● How to complete this task
Please read the comment on creation versus evolution below and say what its writer calls both views, no matter which way the issue is sliced.

WayneBatson · 16 Jan ’14 at 10:45 pm

Thanks for the post, CH. And WHOA, incredible dialogue, Mr. Yager. I really appreciate your willingness to “go to the mattress” for what you believe. Tons of detail in your explanations. As a writer, I appreciate that level of commitment. I’ve spent a fair amount of time studying the creation versus evolution debate, and honestly, I find it comes down to a person’s own biases and expectations. But no matter which way you slice the issue, both are forms of faith.

Here’s what I mean: if you believe in evolution, your ultimate “god” is a particle or chemical or cosmic mixture of something…that was eternal and at some point hit the right cosmic combination to begin forming life at its simplest manifestation. You have no proof that this particle was there or that it was an eternal particle. But by faith, you believe it was there. Now, from that point on, the naturalist / evolutionist believes they’ve got all the bases covered. Man and every living thing came from a common ancestor. After all, look at all the evidence: cell level, DNA level, common genes, similar structures…etc. etc.

If you believe in creation, as I do, our ultimate God is the Creator, a timeless being who set the whole thing in motion, created everything that is, and continues to interact with creation to this day. I wasn’t there, so ultimately, I have no proof that God did this, but by faith, I believe He did. But here’s the thing, if I look at the evidence for common ancestry, I find that an equally plausible inference is that we have a common Artist. In addition, I find the immense amount and type of information encoded within DNA to be simply too complex to not have a programmer. In no other example of life experience would we look at something so full of information and so full of complexity and assume a process like evolution.

But honestly, we’ve both got our biases. As a Christian, I’m prone to look at things with a slant toward a personal Creator. I see beauty and complexity as gifts from God. I see (and feel) love; I experience thoughts and consciousness; I witness myriad mysteries in life and just -know- that God is behind it all.

The naturalist / evolutionist, if he’s honest, has the opposite slant. For him, there can be no supernatural explanation for anything, and so, no matter what the evidence might suggest, all supernatural explanations are void.

Anyway, my .02 on the subject. Thanks for the interesting dialogue.

● Saved entries

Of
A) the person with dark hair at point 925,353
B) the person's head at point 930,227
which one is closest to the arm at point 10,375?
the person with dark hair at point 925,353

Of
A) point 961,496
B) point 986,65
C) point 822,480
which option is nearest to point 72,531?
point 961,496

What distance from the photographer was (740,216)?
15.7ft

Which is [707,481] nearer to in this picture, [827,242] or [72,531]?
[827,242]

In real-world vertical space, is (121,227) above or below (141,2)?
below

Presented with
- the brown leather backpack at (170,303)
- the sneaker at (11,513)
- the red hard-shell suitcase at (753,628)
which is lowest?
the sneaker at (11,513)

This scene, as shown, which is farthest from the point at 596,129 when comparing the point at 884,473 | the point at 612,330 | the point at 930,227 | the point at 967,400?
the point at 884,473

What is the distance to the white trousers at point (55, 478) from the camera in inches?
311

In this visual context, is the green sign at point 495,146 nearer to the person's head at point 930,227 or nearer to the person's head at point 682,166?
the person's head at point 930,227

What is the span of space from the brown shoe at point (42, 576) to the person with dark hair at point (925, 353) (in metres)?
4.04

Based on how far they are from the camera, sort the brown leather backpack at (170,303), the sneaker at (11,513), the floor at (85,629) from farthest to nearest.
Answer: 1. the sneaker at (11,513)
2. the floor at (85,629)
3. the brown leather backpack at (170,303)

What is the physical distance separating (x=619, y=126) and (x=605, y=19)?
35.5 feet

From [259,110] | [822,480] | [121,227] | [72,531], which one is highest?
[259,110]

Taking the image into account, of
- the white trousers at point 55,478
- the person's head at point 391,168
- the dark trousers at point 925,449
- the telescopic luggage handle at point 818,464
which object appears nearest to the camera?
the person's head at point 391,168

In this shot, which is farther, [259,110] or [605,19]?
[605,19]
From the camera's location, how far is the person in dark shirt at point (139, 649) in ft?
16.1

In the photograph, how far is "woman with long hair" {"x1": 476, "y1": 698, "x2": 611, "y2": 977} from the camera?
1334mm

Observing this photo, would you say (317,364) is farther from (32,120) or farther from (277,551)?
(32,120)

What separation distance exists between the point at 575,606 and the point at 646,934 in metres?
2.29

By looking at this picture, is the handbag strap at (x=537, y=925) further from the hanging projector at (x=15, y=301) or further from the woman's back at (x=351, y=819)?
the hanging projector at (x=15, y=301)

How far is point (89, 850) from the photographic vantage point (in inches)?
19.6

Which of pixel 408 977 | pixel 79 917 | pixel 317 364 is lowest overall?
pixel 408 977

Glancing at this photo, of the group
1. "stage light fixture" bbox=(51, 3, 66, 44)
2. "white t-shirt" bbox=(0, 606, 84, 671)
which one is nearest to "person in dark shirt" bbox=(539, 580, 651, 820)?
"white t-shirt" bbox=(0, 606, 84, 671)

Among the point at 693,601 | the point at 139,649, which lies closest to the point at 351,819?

● Exercise answer
Both are forms of faith.